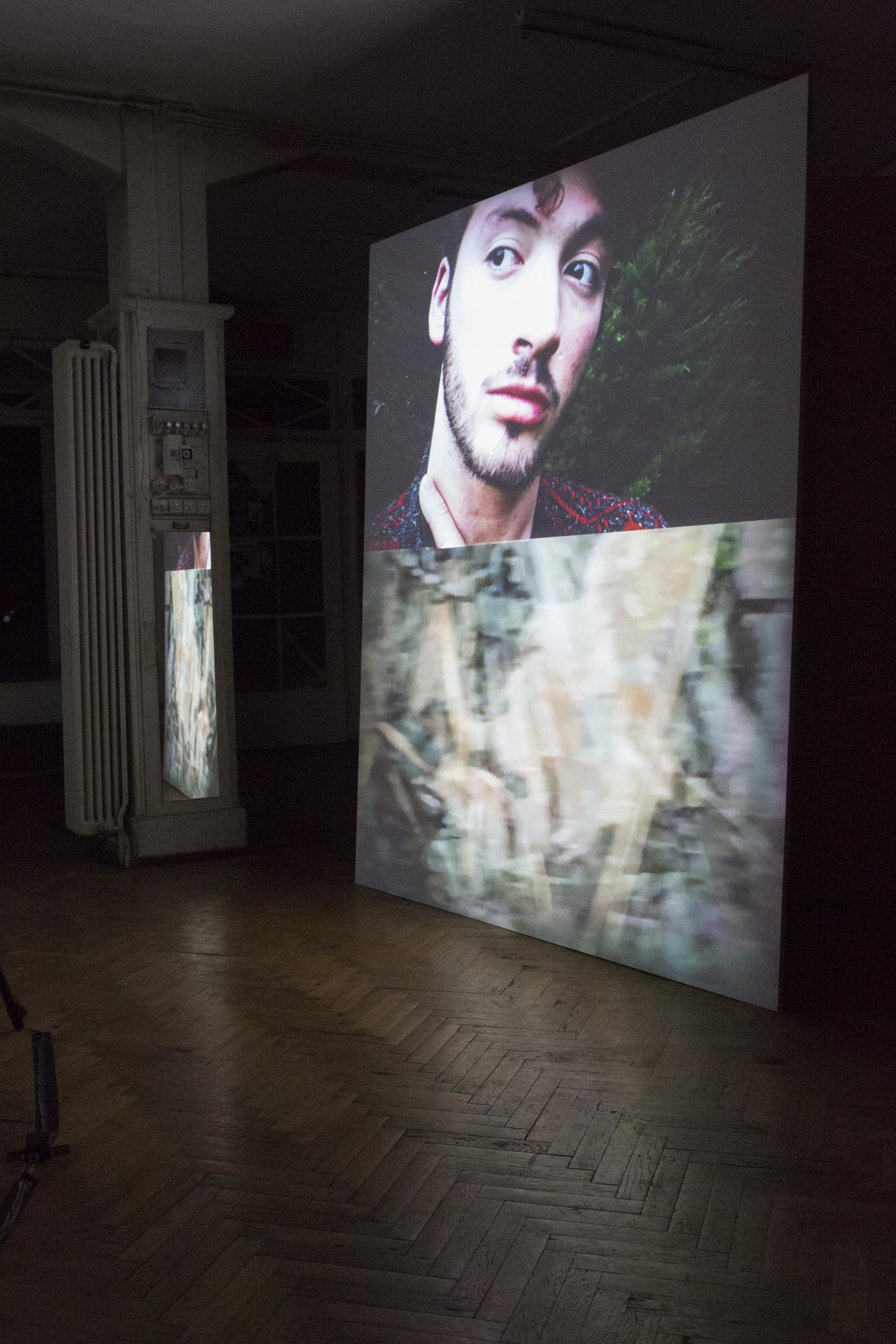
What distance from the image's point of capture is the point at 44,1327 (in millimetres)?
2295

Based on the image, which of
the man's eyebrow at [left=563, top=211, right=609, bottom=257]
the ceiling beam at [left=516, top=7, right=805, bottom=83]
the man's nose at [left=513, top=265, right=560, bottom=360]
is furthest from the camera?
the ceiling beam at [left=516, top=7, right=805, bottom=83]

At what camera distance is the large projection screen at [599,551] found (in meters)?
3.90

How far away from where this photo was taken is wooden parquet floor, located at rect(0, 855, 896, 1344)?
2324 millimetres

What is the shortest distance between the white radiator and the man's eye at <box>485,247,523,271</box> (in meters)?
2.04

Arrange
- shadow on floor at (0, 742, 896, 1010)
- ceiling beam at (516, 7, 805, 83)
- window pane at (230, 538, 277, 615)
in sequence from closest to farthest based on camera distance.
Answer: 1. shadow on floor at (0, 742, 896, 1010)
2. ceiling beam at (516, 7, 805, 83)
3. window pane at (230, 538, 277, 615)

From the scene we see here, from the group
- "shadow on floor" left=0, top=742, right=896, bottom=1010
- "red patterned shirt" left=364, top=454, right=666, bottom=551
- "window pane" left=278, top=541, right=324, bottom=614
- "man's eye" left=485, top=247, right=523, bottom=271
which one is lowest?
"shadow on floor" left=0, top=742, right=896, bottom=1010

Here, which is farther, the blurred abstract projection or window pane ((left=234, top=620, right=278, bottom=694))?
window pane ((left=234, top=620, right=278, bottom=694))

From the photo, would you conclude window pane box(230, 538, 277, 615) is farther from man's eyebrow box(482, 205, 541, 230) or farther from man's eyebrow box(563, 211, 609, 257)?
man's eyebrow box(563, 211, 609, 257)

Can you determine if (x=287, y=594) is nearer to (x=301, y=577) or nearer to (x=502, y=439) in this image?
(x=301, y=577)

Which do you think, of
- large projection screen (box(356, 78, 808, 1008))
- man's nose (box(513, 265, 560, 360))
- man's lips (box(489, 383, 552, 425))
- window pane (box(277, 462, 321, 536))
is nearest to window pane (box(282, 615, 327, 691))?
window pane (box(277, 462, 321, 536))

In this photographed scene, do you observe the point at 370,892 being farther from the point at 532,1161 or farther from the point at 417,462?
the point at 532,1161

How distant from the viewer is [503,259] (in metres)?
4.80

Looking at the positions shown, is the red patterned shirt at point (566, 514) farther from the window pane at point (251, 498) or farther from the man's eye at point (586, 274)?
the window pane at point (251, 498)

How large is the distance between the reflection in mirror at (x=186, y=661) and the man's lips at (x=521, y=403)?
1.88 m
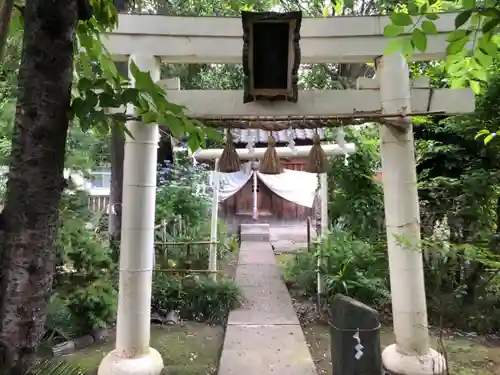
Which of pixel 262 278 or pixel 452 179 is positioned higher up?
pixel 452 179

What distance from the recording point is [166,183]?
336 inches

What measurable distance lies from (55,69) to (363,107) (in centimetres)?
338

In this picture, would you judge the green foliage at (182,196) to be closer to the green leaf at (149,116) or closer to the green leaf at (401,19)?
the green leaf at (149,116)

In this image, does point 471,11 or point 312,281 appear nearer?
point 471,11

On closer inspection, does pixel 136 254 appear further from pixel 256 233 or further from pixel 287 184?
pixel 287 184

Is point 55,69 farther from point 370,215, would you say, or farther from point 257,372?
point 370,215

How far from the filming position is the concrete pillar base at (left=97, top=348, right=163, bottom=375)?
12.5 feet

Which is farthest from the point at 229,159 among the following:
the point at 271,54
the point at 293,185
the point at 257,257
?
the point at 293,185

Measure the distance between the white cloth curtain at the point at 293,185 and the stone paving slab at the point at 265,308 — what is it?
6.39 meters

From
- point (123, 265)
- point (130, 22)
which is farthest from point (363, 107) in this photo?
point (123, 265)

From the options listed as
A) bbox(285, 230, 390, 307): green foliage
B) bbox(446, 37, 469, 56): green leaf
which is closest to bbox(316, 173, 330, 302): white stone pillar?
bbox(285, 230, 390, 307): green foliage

* * * * *

## YOUR INSTRUCTIONS:
Reproduce all of the entries above word for word, omitting the pictures.

## EXERCISE SOLUTION:
What distance from the image's point of capture is the point at 44,1327 (in millimetres)?
2295

Based on the image, which of
the man's eyebrow at [left=563, top=211, right=609, bottom=257]
the ceiling beam at [left=516, top=7, right=805, bottom=83]
the man's nose at [left=513, top=265, right=560, bottom=360]
is furthest from the camera?
the ceiling beam at [left=516, top=7, right=805, bottom=83]

At what camera distance is the large projection screen at [599,551] found (in meters)?
3.90

How far away from where this photo was taken is wooden parquet floor, located at rect(0, 855, 896, 1344)?
2324 millimetres

What is the shortest distance between the white radiator and the man's eye at <box>485,247,523,271</box> (in meters)?
2.04

Arrange
- shadow on floor at (0, 742, 896, 1010)
- ceiling beam at (516, 7, 805, 83)
- window pane at (230, 538, 277, 615)
in sequence from closest to farthest based on camera distance.
Answer: 1. shadow on floor at (0, 742, 896, 1010)
2. ceiling beam at (516, 7, 805, 83)
3. window pane at (230, 538, 277, 615)

From the scene we see here, from the group
- "shadow on floor" left=0, top=742, right=896, bottom=1010
- "red patterned shirt" left=364, top=454, right=666, bottom=551
- "window pane" left=278, top=541, right=324, bottom=614
- "man's eye" left=485, top=247, right=523, bottom=271
which one is lowest?
"shadow on floor" left=0, top=742, right=896, bottom=1010

Here, which is farther, the blurred abstract projection or window pane ((left=234, top=620, right=278, bottom=694))?
window pane ((left=234, top=620, right=278, bottom=694))

From the photo, would you conclude window pane box(230, 538, 277, 615) is farther from man's eyebrow box(482, 205, 541, 230) or farther from man's eyebrow box(563, 211, 609, 257)?
man's eyebrow box(563, 211, 609, 257)

Can you determine if (x=287, y=594) is nearer to (x=301, y=577) or nearer to (x=502, y=439) in this image?
(x=301, y=577)

Which do you think, of
- large projection screen (box(356, 78, 808, 1008))
- man's nose (box(513, 265, 560, 360))
- man's lips (box(489, 383, 552, 425))
- window pane (box(277, 462, 321, 536))
is nearest to window pane (box(282, 615, 327, 691))?
window pane (box(277, 462, 321, 536))

In this photographed scene, do you observe the point at 370,892 being farther from the point at 532,1161 or farther from the point at 417,462?
the point at 532,1161

How distant from the viewer is [503,259] (in metres)?
4.80

Looking at the positions shown, is the red patterned shirt at point (566, 514) farther from the window pane at point (251, 498) or farther from the man's eye at point (586, 274)?
the window pane at point (251, 498)

How large is the distance between the reflection in mirror at (x=186, y=661) and the man's lips at (x=521, y=403)?
1.88 m
Which of pixel 262 278 or pixel 452 179 is positioned higher up?
pixel 452 179

What distance from the recording point is [166,183]?
336 inches

What measurable distance lies from (55,69) to (363,107) (in centimetres)?
338

In this picture, would you judge the green foliage at (182,196) to be closer to the green leaf at (149,116) or closer to the green leaf at (401,19)?
the green leaf at (149,116)

In this image, does point 471,11 or point 312,281 appear nearer?
point 471,11

On closer inspection, does pixel 136 254 appear further from pixel 256 233 or further from pixel 287 184?
pixel 287 184

Is point 55,69 farther from point 370,215, would you say, or farther from point 257,372?
point 370,215

How far from the filming position is the concrete pillar base at (left=97, top=348, right=163, bottom=375)?
12.5 feet

Which is farthest from the point at 229,159 among the following:
the point at 271,54
the point at 293,185
the point at 257,257
?
the point at 293,185

Measure the distance between the white cloth curtain at the point at 293,185 and the stone paving slab at the point at 265,308 — what is it?
6.39 meters

From
- point (123, 265)
- point (130, 22)
which is farthest from point (363, 107) in this photo?
point (123, 265)

From the options listed as
A) bbox(285, 230, 390, 307): green foliage
B) bbox(446, 37, 469, 56): green leaf
which is closest to bbox(316, 173, 330, 302): white stone pillar?
bbox(285, 230, 390, 307): green foliage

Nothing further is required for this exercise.